# GOAL
Beginning with the line where "Focusing on black" appears, restate the lines word for word through the last one in the listing.

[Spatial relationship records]
☆ ☆ ☆ ☆ ☆ ☆ ☆

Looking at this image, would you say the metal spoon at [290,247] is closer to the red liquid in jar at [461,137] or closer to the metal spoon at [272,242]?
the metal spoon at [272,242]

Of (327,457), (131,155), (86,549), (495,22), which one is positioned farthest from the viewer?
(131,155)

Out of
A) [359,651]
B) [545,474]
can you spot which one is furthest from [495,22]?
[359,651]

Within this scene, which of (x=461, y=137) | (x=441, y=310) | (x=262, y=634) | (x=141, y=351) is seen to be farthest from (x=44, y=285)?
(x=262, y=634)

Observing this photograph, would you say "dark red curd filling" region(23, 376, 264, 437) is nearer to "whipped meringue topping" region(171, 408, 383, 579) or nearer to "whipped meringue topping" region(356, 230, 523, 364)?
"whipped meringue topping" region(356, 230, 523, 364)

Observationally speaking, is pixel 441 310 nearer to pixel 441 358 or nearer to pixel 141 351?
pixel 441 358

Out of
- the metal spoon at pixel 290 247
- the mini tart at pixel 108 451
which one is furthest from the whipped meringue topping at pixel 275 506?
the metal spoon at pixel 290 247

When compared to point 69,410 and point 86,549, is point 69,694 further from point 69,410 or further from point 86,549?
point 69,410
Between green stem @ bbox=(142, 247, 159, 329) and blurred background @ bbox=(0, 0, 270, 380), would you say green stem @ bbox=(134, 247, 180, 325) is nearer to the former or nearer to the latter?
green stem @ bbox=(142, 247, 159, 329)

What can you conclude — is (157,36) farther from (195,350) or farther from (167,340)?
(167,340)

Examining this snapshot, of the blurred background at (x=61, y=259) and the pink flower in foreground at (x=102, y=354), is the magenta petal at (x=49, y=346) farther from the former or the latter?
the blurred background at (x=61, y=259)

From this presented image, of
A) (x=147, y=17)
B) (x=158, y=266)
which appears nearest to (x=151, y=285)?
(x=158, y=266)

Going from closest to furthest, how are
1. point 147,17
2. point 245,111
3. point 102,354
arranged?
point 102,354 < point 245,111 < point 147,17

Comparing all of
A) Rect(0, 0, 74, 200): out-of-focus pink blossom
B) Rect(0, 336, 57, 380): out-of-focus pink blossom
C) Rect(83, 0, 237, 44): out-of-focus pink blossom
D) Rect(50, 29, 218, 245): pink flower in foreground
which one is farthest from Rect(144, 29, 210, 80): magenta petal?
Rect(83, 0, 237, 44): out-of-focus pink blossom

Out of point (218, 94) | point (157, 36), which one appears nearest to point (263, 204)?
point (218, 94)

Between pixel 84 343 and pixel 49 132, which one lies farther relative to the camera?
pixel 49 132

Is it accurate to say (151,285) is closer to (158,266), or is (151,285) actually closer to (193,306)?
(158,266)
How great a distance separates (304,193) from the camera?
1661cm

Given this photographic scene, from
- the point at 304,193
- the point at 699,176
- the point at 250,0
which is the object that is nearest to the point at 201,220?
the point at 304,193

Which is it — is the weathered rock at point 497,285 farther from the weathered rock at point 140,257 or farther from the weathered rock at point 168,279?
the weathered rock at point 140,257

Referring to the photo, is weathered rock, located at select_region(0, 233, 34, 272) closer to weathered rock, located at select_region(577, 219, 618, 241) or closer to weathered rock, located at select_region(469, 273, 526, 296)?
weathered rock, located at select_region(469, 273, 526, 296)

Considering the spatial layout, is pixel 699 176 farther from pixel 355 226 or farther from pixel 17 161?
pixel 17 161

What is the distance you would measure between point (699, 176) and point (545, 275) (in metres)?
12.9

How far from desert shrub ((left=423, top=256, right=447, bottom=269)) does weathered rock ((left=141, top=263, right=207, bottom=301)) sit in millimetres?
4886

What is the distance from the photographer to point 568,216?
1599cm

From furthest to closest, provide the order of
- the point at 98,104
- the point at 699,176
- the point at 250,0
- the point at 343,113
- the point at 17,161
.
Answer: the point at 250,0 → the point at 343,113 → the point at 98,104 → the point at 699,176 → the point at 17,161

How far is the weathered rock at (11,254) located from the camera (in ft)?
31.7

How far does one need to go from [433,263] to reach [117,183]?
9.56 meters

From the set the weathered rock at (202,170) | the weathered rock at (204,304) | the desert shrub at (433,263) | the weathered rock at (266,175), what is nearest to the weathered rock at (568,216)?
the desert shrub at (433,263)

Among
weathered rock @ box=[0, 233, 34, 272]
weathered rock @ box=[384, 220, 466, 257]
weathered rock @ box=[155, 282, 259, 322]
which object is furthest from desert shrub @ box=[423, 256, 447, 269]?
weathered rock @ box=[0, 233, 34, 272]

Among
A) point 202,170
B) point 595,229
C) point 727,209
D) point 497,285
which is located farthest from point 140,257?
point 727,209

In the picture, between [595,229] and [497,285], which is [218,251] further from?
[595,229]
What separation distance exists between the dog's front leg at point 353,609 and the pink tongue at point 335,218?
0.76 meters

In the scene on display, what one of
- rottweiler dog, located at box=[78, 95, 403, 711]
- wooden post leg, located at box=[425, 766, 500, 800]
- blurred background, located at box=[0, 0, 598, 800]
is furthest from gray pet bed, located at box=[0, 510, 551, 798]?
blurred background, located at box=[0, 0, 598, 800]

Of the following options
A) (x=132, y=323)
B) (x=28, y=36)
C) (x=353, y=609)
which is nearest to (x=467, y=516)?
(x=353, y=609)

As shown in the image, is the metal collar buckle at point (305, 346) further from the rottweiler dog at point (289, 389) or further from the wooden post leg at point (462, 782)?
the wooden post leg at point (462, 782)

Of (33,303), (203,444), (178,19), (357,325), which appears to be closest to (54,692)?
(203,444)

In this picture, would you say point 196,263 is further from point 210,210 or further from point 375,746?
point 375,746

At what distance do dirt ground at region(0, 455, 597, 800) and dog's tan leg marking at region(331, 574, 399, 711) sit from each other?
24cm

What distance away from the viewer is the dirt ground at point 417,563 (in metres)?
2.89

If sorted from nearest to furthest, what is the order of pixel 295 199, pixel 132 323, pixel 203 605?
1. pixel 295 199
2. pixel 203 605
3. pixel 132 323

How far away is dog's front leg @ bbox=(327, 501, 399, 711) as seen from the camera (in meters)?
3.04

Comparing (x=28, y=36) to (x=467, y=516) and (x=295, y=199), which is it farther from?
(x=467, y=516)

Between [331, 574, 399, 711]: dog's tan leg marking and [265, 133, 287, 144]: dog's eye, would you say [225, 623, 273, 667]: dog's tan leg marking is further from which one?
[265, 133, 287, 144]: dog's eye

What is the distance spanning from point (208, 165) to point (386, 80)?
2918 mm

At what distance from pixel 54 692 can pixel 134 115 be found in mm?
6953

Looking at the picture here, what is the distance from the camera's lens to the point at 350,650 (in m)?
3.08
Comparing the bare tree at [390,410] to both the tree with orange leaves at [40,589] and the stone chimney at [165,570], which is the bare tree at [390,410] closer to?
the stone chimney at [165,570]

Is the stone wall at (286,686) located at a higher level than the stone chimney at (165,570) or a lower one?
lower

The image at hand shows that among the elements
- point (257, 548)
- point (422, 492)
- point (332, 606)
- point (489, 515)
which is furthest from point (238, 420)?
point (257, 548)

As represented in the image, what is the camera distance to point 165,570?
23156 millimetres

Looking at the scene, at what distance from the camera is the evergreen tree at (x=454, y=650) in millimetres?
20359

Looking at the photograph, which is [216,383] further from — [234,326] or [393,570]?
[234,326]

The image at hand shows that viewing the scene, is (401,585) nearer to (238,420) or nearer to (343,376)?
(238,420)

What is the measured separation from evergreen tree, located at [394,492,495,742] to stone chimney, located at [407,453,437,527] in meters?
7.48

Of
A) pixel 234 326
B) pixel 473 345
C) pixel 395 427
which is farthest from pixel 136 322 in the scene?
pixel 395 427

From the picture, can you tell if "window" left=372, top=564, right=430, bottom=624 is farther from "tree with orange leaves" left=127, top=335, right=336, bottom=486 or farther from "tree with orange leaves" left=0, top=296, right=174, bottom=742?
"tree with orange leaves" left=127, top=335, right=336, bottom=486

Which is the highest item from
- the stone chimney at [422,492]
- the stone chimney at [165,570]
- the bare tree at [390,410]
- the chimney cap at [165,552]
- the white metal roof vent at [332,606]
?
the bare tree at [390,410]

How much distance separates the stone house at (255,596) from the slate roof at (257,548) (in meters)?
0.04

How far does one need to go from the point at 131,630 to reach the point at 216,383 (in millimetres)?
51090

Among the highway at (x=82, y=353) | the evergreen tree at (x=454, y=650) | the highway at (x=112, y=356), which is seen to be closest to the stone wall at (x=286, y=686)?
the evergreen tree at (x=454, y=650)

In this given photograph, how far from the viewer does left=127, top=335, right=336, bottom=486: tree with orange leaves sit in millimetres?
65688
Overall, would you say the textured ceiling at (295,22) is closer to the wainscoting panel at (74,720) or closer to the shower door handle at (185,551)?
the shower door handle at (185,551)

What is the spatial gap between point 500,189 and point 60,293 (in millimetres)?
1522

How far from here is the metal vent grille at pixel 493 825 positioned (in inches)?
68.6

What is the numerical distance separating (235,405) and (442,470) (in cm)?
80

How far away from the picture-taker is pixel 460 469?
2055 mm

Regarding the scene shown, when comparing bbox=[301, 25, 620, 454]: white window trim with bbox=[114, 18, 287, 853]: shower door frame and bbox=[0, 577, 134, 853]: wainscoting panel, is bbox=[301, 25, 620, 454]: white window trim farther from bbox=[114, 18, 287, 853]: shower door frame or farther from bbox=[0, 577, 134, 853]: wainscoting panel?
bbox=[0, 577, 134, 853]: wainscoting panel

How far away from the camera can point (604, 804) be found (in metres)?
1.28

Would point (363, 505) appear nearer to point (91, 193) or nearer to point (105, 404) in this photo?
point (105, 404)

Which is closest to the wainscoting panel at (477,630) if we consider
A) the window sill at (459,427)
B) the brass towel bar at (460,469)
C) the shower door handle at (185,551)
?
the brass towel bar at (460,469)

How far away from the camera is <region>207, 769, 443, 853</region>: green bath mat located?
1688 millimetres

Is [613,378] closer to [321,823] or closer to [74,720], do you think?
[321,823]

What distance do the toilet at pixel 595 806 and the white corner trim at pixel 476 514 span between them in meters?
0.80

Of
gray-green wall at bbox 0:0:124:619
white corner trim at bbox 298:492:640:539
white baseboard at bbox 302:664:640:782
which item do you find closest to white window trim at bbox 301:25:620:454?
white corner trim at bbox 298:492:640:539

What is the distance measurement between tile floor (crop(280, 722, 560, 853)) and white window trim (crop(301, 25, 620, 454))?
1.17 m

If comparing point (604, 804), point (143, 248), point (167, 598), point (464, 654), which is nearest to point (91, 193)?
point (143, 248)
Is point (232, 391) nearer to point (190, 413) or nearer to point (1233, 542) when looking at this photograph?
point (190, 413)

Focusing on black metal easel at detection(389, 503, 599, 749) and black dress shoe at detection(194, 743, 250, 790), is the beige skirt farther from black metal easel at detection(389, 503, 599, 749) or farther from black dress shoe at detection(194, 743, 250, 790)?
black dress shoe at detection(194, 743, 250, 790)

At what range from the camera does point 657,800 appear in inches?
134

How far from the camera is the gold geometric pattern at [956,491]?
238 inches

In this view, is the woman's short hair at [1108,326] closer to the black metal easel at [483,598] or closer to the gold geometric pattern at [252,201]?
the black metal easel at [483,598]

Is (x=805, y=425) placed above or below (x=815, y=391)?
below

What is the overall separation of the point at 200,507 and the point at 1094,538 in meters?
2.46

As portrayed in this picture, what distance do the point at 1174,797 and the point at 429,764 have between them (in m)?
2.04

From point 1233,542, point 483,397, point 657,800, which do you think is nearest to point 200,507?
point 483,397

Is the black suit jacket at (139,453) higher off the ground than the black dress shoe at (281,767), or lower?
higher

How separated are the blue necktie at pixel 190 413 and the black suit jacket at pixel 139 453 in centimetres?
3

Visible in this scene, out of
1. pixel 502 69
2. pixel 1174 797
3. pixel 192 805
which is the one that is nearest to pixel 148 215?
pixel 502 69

☆ ☆ ☆ ☆ ☆ ☆ ☆

# OUTPUT FOR THIS EXERCISE
Focusing on black metal easel at detection(389, 503, 599, 749) and black dress shoe at detection(194, 743, 250, 790), is the beige skirt farther from black metal easel at detection(389, 503, 599, 749) or farther from black dress shoe at detection(194, 743, 250, 790)?
black dress shoe at detection(194, 743, 250, 790)

At what range from the camera does point 657,800 appear in inches?
134

How far from the camera is the gold geometric pattern at [956,491]?
238 inches

In this view, is the woman's short hair at [1108,326] closer to the black metal easel at [483,598] or closer to the gold geometric pattern at [252,201]?
the black metal easel at [483,598]

Is (x=805, y=425) placed above or below (x=815, y=391)?
below

What is the overall separation of the point at 200,507 and the point at 1094,538 in meters?
2.46

As portrayed in this picture, what distance do the point at 1174,797 and the point at 429,764 have between them (in m)?
2.04

From point 1233,542, point 483,397, point 657,800, which do you think is nearest to point 200,507?
point 483,397

Is the black suit jacket at (139,453) higher off the ground than the black dress shoe at (281,767), or lower?
higher

How separated are the blue necktie at pixel 190 413 and the black suit jacket at pixel 139 453 in centimetres?
3

Visible in this scene, out of
1. pixel 502 69
2. pixel 1174 797
3. pixel 192 805
which is the one that is nearest to pixel 148 215?
pixel 502 69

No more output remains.